Render this sentence from the Rift Rivals text below in Spanish: "But that doesn't mean the tournament is meaningless."

**READING TEXT**
════════════════

Jensen, pictured left, laughs as he lifts up a bottle of perfume after winning a game in the NA LCS. Provided by Riot Games

It's a question that has divided the League of Legends community for years: the League of Legends Championship Series -- North America or Europe? Even before then, when Fnatic won the first world championship over Against All Authority and the North American bannermen couldn't even break into the final, the banter has been thrown back and forth between the continental rivals each time one of the regions trips up on the international stage.

*Cue dramatic, crescendoing music*

This week in Berlin, Germany, the answer of which region is better will finally be decided once and for --

*Cue record scratch*

OK, so Rift Rivals, Riot Games' newest international competition, pitting the 13 professional regions across each other in five separate rivalry tournaments, won't tell us who truly is the best region. There are only three clubs participating from each LCS, the event is only four days long and the teams will only be playing in a double round-robin in the group stage, leading to the two best teams from each region playing in a best-of-five for the title.

But that doesn't mean the tournament is meaningless. Whichever region loses will be at the wrath of Twitch chat until the upcoming World Championships in October, and regardless of how flimsy the results might hold up, this is an international tournament pitting some of the best Western teams against each other with an actual best-of-five final. That almost never happens in League of Legends outside of Worlds and the Mid-Season Invitational, so beggars can't be choosers.

Team North America

Before the tournament even starts, let's start writing down the excuses on why NA didn't do well if it gets smashed in Berlin:

  • Jet lag! Whose smart idea was it for these teams to travel halfway across the world for a four-day tournament with no rest period between the strenuous LCS and this tournament? EU doesn't have to travel. This isn't fair.

  • Counter Logic Gaming and Immortals aren't here. Did you guys even look at the standings? CLG is 8-2 and Immortals is 7-3! This is ridiculous. This isn't fair.

  • Did I mention jet lag?

  • NA has to play in the EU LCS Studios. It's an unfair home-field advantage for the Europeans. They know the layout of the arena. They know the practice rooms. They know the good food spots around the corner. This isn't fair.

  • I'd give more reasons, but everyone on Team North America is jet-lagged.

════════════════

**DATA BLOCK**
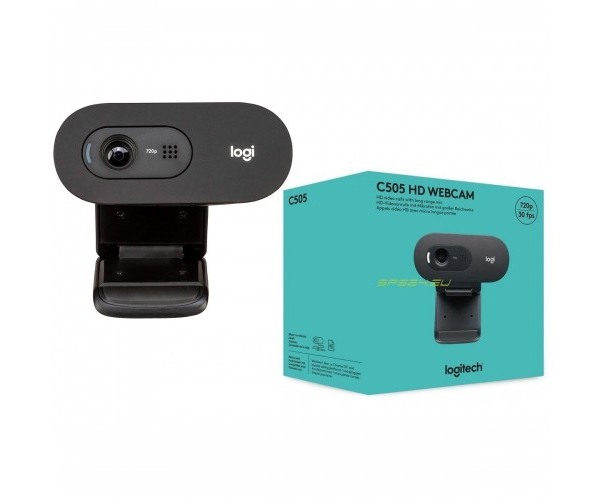 Logitech C505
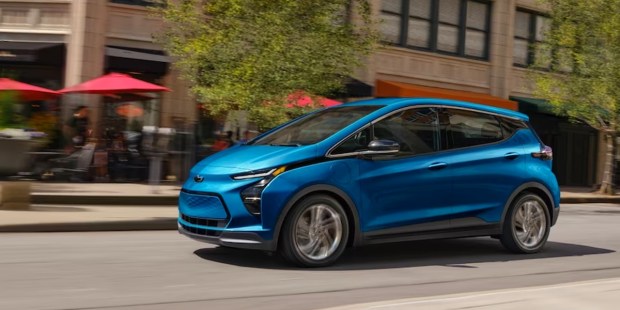 The Chevy Bolt Comeback Tour Continues in Canada
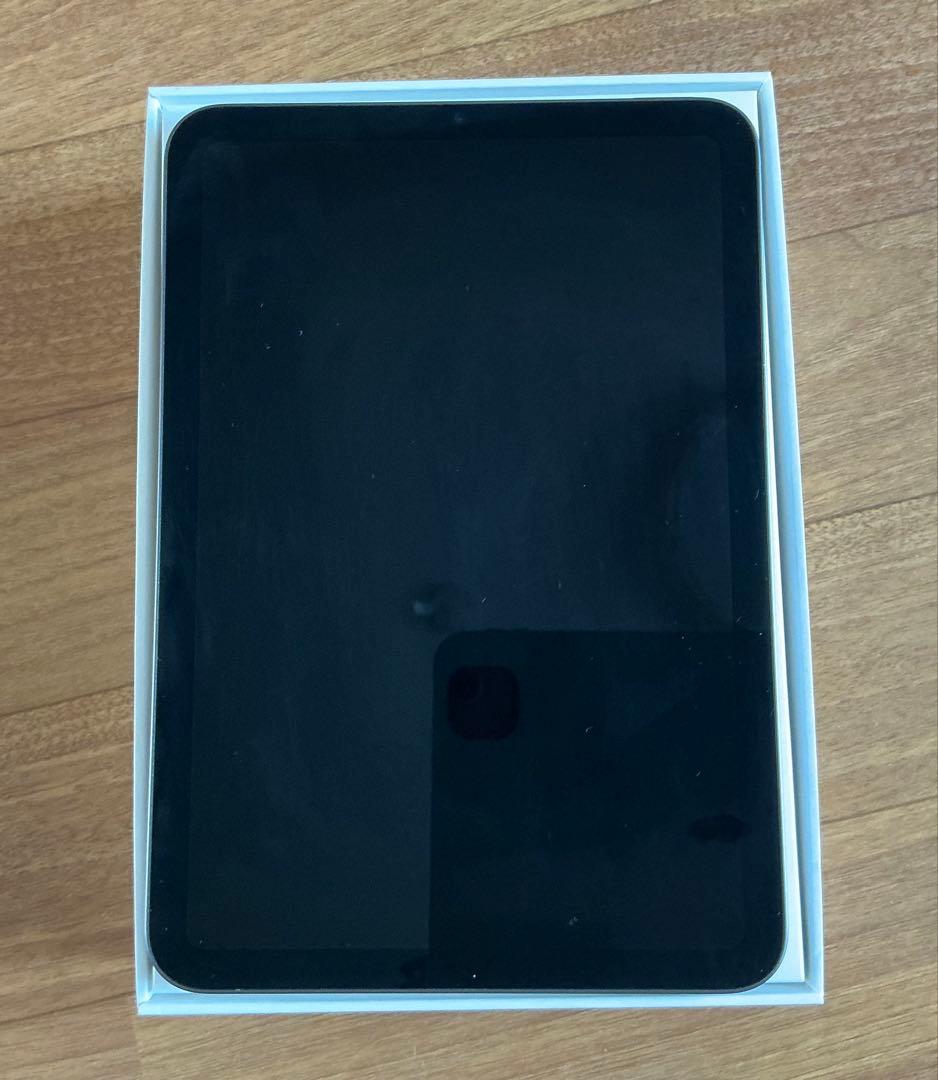 Apple iPad mini 第6世代　256GB wi-fi 美品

════════════════

**RESPONSE**
Pero eso no significa que el torneo carezca de sentido.